The Rio Grande Valley is unique in many ways, as residents are well aware. In addition to the culture, environment and wildlife that can hardly be found anywhere else, the Valley’s location on the border has made its people and officials accustomed to the presence of federal law enforcement.
That’s a good thing in these unusual times, especially with the recent deployment of Navy personnel to help the region deal with the COVID-19 pandemic that continues to affect many local residents.
According to the Texas Tribune, medical professionals from the U.S. Navy have been sent to Harlingen, Rio Grande City, Eagle Pass and Del Rio, where cases of COVID-19 continue to rise. The White House Coronavirus Task Force has designated nearly half of the state’s counties as “red zones,” or pandemic hot spots. The crisis in the Valley has grown to the point of drawing national attention.
The use of federal military personnel to address civil unrest in Minnesota and Oregon and the announced deployment of military troops to patrol Chicago and other cities has raised concerns among many Americans. The Valley, however, has long had a significant federal presence with DEA, FBI, USDA, immigration, customs and border protection officers. Federal and National Guard troops have been deployed here to help patrol the border, and National Guard personnel routinely come to the area as part of Operation Lone Star to help administer health checks and vaccinations to prepare children for the school year.

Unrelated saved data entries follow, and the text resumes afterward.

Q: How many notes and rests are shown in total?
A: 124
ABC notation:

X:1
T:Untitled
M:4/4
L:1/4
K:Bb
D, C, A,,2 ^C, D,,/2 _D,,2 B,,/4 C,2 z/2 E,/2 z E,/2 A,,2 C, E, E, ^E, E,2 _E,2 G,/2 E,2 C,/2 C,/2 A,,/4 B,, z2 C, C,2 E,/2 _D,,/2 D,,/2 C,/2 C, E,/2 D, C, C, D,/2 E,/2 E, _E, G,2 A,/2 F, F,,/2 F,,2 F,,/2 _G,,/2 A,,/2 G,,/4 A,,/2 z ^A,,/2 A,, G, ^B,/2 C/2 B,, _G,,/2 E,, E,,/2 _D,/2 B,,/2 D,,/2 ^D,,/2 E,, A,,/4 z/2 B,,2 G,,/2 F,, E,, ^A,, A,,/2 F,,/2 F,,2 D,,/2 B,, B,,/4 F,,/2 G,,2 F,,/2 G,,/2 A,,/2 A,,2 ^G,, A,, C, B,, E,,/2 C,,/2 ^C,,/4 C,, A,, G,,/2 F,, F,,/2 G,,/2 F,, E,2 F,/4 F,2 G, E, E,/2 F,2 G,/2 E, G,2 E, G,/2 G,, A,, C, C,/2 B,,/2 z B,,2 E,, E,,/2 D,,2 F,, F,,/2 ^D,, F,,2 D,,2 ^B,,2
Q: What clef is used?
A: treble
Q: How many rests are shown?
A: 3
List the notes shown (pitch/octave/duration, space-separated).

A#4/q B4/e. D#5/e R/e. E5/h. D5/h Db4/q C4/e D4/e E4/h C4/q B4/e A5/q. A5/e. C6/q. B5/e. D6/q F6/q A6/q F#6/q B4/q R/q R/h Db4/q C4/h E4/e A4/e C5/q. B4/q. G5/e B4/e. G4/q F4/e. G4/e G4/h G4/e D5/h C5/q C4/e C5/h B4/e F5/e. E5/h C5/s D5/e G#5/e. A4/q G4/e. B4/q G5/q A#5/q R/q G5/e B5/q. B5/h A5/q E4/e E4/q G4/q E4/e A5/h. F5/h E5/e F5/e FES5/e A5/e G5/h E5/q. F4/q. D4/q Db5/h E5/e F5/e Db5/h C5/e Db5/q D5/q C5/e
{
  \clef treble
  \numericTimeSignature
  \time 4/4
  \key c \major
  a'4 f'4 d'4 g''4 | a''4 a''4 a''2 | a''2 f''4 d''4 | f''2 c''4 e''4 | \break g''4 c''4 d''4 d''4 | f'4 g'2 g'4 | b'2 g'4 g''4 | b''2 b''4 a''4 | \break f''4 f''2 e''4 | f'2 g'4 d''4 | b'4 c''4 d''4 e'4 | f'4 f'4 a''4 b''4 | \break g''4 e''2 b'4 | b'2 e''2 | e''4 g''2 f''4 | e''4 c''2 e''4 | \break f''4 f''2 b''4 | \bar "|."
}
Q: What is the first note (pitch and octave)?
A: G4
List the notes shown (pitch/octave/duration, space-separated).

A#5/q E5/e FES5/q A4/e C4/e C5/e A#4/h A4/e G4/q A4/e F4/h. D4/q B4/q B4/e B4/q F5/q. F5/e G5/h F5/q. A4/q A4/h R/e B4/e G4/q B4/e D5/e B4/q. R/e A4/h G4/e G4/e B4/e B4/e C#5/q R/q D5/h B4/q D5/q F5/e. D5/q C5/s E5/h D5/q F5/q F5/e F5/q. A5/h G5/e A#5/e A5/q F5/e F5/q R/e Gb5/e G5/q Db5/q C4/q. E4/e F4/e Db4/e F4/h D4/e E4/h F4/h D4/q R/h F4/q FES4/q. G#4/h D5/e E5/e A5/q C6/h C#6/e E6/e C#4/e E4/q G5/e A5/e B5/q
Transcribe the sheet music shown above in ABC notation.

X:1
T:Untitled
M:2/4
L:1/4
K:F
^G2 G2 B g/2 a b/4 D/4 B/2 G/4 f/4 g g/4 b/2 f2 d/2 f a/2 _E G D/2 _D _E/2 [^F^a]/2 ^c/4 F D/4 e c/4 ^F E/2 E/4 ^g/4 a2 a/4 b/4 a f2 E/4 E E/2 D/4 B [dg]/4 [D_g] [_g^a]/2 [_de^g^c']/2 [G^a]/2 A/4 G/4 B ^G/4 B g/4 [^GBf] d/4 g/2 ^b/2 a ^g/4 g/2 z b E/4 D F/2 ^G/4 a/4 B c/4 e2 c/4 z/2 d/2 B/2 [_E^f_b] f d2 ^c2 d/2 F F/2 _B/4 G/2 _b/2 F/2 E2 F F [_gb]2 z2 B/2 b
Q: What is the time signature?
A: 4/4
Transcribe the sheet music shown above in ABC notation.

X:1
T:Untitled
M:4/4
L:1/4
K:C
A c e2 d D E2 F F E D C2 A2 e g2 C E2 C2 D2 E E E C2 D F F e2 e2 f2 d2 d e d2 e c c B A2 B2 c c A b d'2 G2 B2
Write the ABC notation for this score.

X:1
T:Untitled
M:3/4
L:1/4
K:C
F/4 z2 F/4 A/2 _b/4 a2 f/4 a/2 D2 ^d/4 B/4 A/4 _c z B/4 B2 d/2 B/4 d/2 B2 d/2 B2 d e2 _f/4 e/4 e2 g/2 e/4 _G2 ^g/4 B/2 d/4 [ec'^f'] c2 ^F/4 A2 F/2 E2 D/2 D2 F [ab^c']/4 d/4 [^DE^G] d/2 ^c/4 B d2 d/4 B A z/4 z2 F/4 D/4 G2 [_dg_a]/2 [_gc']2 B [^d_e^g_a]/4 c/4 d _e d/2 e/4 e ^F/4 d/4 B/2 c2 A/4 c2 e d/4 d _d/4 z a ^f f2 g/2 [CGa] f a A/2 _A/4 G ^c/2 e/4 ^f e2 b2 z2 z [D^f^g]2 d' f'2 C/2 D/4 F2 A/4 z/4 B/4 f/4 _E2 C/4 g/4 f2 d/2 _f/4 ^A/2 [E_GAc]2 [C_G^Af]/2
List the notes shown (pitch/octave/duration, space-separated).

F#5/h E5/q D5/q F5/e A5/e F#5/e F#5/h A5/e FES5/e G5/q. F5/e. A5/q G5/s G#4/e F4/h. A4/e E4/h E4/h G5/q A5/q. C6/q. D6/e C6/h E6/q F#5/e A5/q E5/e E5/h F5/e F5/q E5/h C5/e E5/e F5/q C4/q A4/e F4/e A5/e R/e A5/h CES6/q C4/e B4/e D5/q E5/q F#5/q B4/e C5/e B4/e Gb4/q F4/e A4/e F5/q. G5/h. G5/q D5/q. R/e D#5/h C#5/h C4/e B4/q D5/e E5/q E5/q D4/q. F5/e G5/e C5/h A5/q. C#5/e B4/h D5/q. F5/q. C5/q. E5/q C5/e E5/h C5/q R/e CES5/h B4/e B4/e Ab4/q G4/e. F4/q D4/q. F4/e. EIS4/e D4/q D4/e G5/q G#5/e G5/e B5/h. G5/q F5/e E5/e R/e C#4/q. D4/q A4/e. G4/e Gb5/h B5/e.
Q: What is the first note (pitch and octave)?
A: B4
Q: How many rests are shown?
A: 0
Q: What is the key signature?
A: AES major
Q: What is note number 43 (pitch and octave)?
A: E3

Most recently, guardsmen and women came to the Valley in May to help clean and disinfect local nursing homes and other facilities that had suffered major coronavirus outbreaks.
Our familiarity with military and Guard personnel — especially with the very idea of having them among us — probably reduces the potential for the kind of resentment the Navy personnel might arouse in other areas.
Certainly, South Texas residents support our nation’s military; it’s no secret that a significant percentage of Valley natives volunteer for military service, and we have a significant population of proud veterans. We see the incoming Navy personnel not as an occupying force, but as fellow Americans who have come to help us address a local, and national, crisis.
Our familiarity with past deployments has enabled us to recognize that they are fellow Americans, just like our sons and daughters who might be enlisted in naval or other military forces. They are here to do a job, and we both need and appreciate the effort.
Certainly, the benign operation differs from the troop presence in the cities listed above; those deployments lend themselves to controversy and opposition. It’s unfortunate that the pandemic has hit the Valley hard enough to require this kind of assistance, but we’re grateful that the assistance has been sent.
Like the dedicated men and women who have come here in military previous deployments, we trust the current teams of naval professionals will encounter the kind of hospitality for which the Valley is known, and receive all the respect and assistance they need to help us during this difficult time.